Nous citerons la note individuelle qui a été écrite
par les Anciens Elèves de L'Ecole Montalembert de Limoges pour les disparus
de la Grande Guerre:
Pierre NENERT partit avec le 50ème régiment d’infanterie,
fit la guerre en Belgique, prit part à la grande retraite, puis à la
bataille de la Marne. Il fut ensuite envoyé en Artois, où il
resta jusqu’à sa disparition, sauf pendant les quelques
semaines passées à l’arrière pour la réfection
des cadres et à la réparation des pertes de son unité.
Il avait déployé à l’Ecole Montalembert toutes les
ressources d’une nature très vibrante, très artiste et très
fine, très généreuse aussi et très affectueuse. Tel
nous le retrouvons dans ses notes de guerre: tant il est vrai qu’on ne
change qu’en se développant dans le sens déterminé par
ce qu’il y a de plus profond dans l’esprit et dans le cœur.
Mais il s’était singulièrement développé durant
ses quinze mois de guerre. « Comme nous sommes mûris par l’épreuve! » écrivait-il.
Et il avait raison: tout ce que nous avons lu de lui en témoigne abondamment.
Nous ne saurions prétendre que cette exceptionnelle maturité soit
un privilège de notre élite catholique. Mais ce que nous voyons
se passer en des jeunes gens comme Pierre NENERT montre nettement qu’aucune
influence n’aide autant que celle d’une vie profondément religieuse
au développement des grandes qualités qui font l’homme et
le soldat.
C’est à tout moment que, pour s’exciter à un courage
magnifique, pour exalter en lui l’esprit de sacrifice, pour s’entraîner à l’abnégation
et à la patience, il recourait aux moyens religieux, à la messe
qu’il aimait à entendre, surtout quand rien ne pouvait le distraire, à la
sainte communion, prévoyant même les occasions où il ne pourrait
pas le faire, pour y suppléer d’avance, à la confiance en
Dieu, à la dévotion au Sacré-Cœur dont il portait l’effigie
sur son propre cœur, à une foi très vive en l’intercession
toujours présente de la Sainte Vierge. Sa vie s’alimentait aussi
au foyer, lointain pour le moment, où le ramenaient toutes ses pensées
et toutes les tendresses de son cœur, où il avait hâte de rentrer, «dès
que la France aurait repris son essor ». Aussi possédait-il une
très grande force morale, dont il trouvait l’emploi non seulement
sur les champs de bataille, mais chaque jour pour supporter une vie que sa nature
affinée lui rendait très pénible. « Il faut être
fort et lutter pour ne pas s’abandonner », disait-il. « C’est
nous qui formons la barrière vivante et souffrante devant l’envahisseur ».
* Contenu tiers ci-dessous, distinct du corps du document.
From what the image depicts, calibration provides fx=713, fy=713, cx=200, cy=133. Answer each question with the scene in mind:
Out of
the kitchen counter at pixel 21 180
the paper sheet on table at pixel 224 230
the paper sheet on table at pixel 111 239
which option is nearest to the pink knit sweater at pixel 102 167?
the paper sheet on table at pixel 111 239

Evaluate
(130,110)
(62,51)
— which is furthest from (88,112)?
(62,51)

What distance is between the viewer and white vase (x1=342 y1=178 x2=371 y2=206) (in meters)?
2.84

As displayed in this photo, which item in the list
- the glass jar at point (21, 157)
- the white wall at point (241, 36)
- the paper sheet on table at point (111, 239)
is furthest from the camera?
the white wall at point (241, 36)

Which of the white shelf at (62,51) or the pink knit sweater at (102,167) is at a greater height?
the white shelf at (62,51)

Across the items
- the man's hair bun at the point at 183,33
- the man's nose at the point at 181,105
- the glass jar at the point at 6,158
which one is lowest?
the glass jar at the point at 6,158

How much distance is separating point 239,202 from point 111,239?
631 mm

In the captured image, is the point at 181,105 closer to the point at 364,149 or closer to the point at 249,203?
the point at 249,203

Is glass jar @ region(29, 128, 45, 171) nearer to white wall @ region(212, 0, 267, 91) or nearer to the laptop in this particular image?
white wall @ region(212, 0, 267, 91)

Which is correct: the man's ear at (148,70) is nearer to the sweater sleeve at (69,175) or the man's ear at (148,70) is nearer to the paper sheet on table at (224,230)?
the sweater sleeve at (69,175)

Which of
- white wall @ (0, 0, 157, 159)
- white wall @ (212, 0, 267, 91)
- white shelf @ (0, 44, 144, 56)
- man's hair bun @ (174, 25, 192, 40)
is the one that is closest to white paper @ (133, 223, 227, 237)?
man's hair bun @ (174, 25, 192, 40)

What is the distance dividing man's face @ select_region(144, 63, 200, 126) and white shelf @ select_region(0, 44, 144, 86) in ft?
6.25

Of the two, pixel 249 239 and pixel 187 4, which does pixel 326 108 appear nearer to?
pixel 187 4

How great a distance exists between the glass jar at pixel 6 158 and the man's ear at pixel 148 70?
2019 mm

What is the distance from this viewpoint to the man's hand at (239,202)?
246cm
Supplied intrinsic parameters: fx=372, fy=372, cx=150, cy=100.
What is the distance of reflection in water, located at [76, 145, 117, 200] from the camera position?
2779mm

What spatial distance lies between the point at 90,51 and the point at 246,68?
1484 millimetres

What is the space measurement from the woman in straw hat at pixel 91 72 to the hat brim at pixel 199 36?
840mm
Et il ajoutait, dans un langage dont il demandait qu’on excusât la
simplicité : « Il faut en supporter de toutes les couleurs ».
Et il supportait, il souffrait, il luttait courageusement : « C’est
par ces durs et longs sacrifices que nous acquerrons le droit à la victoire
prochaine et à la glorification de la France »... -«c'est
seulement à ce prix que la France rachètera ses fautes et reprendra
dans le monde la première place qu’elle doit occuper ». Si
quelques camarades, en apparence plus favorisée, traversaient son horizon
: « Et pourtant, écrivait-il, je ne quitterais pas ma place pour
la leur : il me semble que ce serait manquer à mon devoir. Vraiment dans
notre classe et avec notre instruction, nous devons rendre tous les services
dont nous sommes capables ».
Il disparut le 30 Octobre 1915, dans un combat qui eut lieu au Bois de la Folie,
près de Neuville-Saint-Vaast. Rien de ce qui a été tenté pour
savoir dans quelles circonstances n’a abouti à un résultat
utile, et l’on n’a rien retrouvé de ses pauvres restes.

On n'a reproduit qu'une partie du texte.